All the main doctors were neurologists. According to the official version, Lenin suffered a series of strokes, which these specialists are dealing with. By the way, from the very beginning of Lenin's illness, one can notice the intrigue. In Russia, by 1922, there were three leading neurologists, three world stars: Lazar Solomonovich Minor, Liveriy Osipovich Darkshevich and Grigory Ivanovich Rossolimo. When, at the request of the Soviet leaders, foreign doctors came to Moscow to examine Lenin, they were surprised that none of these celebrities were involved in the leader's treatment.

And here's what's interesting - Lenin turned the history of the whole world. What sign, plus or minus, is a separate topic. But his personal doctor Kozhevnikov is generally unknown to anyone. Today there is only an inscription on the gravestone. But this does not mean that the gray mouse was specially chosen among the doctors.

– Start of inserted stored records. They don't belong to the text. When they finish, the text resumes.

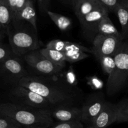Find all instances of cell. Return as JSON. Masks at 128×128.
<instances>
[{
	"instance_id": "cell-26",
	"label": "cell",
	"mask_w": 128,
	"mask_h": 128,
	"mask_svg": "<svg viewBox=\"0 0 128 128\" xmlns=\"http://www.w3.org/2000/svg\"><path fill=\"white\" fill-rule=\"evenodd\" d=\"M87 84L94 90H102L104 87V82L97 76H91L87 78Z\"/></svg>"
},
{
	"instance_id": "cell-16",
	"label": "cell",
	"mask_w": 128,
	"mask_h": 128,
	"mask_svg": "<svg viewBox=\"0 0 128 128\" xmlns=\"http://www.w3.org/2000/svg\"><path fill=\"white\" fill-rule=\"evenodd\" d=\"M119 18L122 28V36L123 39L128 38V1L119 4L114 11Z\"/></svg>"
},
{
	"instance_id": "cell-38",
	"label": "cell",
	"mask_w": 128,
	"mask_h": 128,
	"mask_svg": "<svg viewBox=\"0 0 128 128\" xmlns=\"http://www.w3.org/2000/svg\"><path fill=\"white\" fill-rule=\"evenodd\" d=\"M70 2H72V0H70Z\"/></svg>"
},
{
	"instance_id": "cell-5",
	"label": "cell",
	"mask_w": 128,
	"mask_h": 128,
	"mask_svg": "<svg viewBox=\"0 0 128 128\" xmlns=\"http://www.w3.org/2000/svg\"><path fill=\"white\" fill-rule=\"evenodd\" d=\"M10 96L16 104L46 110L54 107L42 96L19 84L15 85L12 88Z\"/></svg>"
},
{
	"instance_id": "cell-21",
	"label": "cell",
	"mask_w": 128,
	"mask_h": 128,
	"mask_svg": "<svg viewBox=\"0 0 128 128\" xmlns=\"http://www.w3.org/2000/svg\"><path fill=\"white\" fill-rule=\"evenodd\" d=\"M118 107V117L117 123L128 122V99H123L117 104Z\"/></svg>"
},
{
	"instance_id": "cell-2",
	"label": "cell",
	"mask_w": 128,
	"mask_h": 128,
	"mask_svg": "<svg viewBox=\"0 0 128 128\" xmlns=\"http://www.w3.org/2000/svg\"><path fill=\"white\" fill-rule=\"evenodd\" d=\"M0 115L12 118L25 128L36 126H52L54 123L48 110L16 103L0 104Z\"/></svg>"
},
{
	"instance_id": "cell-15",
	"label": "cell",
	"mask_w": 128,
	"mask_h": 128,
	"mask_svg": "<svg viewBox=\"0 0 128 128\" xmlns=\"http://www.w3.org/2000/svg\"><path fill=\"white\" fill-rule=\"evenodd\" d=\"M72 4L74 8L76 15L78 20L89 13L101 6V4L92 2L90 0H72Z\"/></svg>"
},
{
	"instance_id": "cell-12",
	"label": "cell",
	"mask_w": 128,
	"mask_h": 128,
	"mask_svg": "<svg viewBox=\"0 0 128 128\" xmlns=\"http://www.w3.org/2000/svg\"><path fill=\"white\" fill-rule=\"evenodd\" d=\"M109 12L102 6L94 10L80 20L79 22L84 31L90 34H98V28L101 20L106 15L109 14Z\"/></svg>"
},
{
	"instance_id": "cell-29",
	"label": "cell",
	"mask_w": 128,
	"mask_h": 128,
	"mask_svg": "<svg viewBox=\"0 0 128 128\" xmlns=\"http://www.w3.org/2000/svg\"><path fill=\"white\" fill-rule=\"evenodd\" d=\"M13 55L14 54H13L10 46H8L4 44L0 45V64Z\"/></svg>"
},
{
	"instance_id": "cell-22",
	"label": "cell",
	"mask_w": 128,
	"mask_h": 128,
	"mask_svg": "<svg viewBox=\"0 0 128 128\" xmlns=\"http://www.w3.org/2000/svg\"><path fill=\"white\" fill-rule=\"evenodd\" d=\"M102 68L106 75L110 76L115 69V60L113 56H103L99 59Z\"/></svg>"
},
{
	"instance_id": "cell-36",
	"label": "cell",
	"mask_w": 128,
	"mask_h": 128,
	"mask_svg": "<svg viewBox=\"0 0 128 128\" xmlns=\"http://www.w3.org/2000/svg\"><path fill=\"white\" fill-rule=\"evenodd\" d=\"M95 128L93 126H92V125H88V127H87V128Z\"/></svg>"
},
{
	"instance_id": "cell-31",
	"label": "cell",
	"mask_w": 128,
	"mask_h": 128,
	"mask_svg": "<svg viewBox=\"0 0 128 128\" xmlns=\"http://www.w3.org/2000/svg\"><path fill=\"white\" fill-rule=\"evenodd\" d=\"M37 1L41 12L42 13H45V12L46 13V12L48 10V8L50 4V0H37Z\"/></svg>"
},
{
	"instance_id": "cell-25",
	"label": "cell",
	"mask_w": 128,
	"mask_h": 128,
	"mask_svg": "<svg viewBox=\"0 0 128 128\" xmlns=\"http://www.w3.org/2000/svg\"><path fill=\"white\" fill-rule=\"evenodd\" d=\"M66 44H67V42L60 40V39H56V40H52L50 42L48 43L45 47L52 49V50H56V51L64 52L66 48Z\"/></svg>"
},
{
	"instance_id": "cell-33",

He was made unknown later. In the memoirs of Academician Alexei Ivanovich Abrikosov, the founder of the Soviet school of pathological anatomy, Kozhevnikov is mentioned several times, and in the list of outstanding doctors. Besides him, of the leading neurologists, Lenin was observed only by Vladimir Mikhailovich Bekhterev, who was poisoned in 1927.

There is a popular version that Bekhterev was poisoned because of the diagnosis he gave to Stalin: paranoia. But the great-grandson of Bekhterev, director of the Research Institute of the Human Brain of the Russian Academy of Sciences Svyatoslav Medvedev and other relatives are sure that the reason is precisely in Lenin.

Bekhterev could not be ordered to step aside. He is the world's luminary. Lump in science. In medicine, 47 symptoms, syndromes, and diseases are named after Bekhterev. Until now, none of the scientists in the world has managed to surpass this record. That is, for the leaders of the Soviet state, Bekhterev was an unattainable figure. He was also a very stubborn man. On the eve of his death, he was going to go to a major neurological conference abroad. Probably, they were afraid to release him as the bearer of the secrets of Lenin's illness and death. Since there was no influence on the academician, they decided to act with a proven method - they poisoned him. He fell ill in the evening and died in the morning. The clinical picture was typical for arsenic poisoning. All subsequent events with an autopsy at home - or rather, just a brain fence and instant cremation - only confirm the political order. Imagine the sudden death of a world luminary in medicine, while no forensic medical research is being carried out, which should have been necessary, the brain is removed right at home, and the body is immediately burned.

So what's wrong with Lenin's disease? The autopsy report on Lenin's body was written the day after his death, on January 22, 1924, in an estate near Moscow in Gorki. In this case, the Patient is opened on January 22, and the next day, January 23, the body is delivered to Moscow.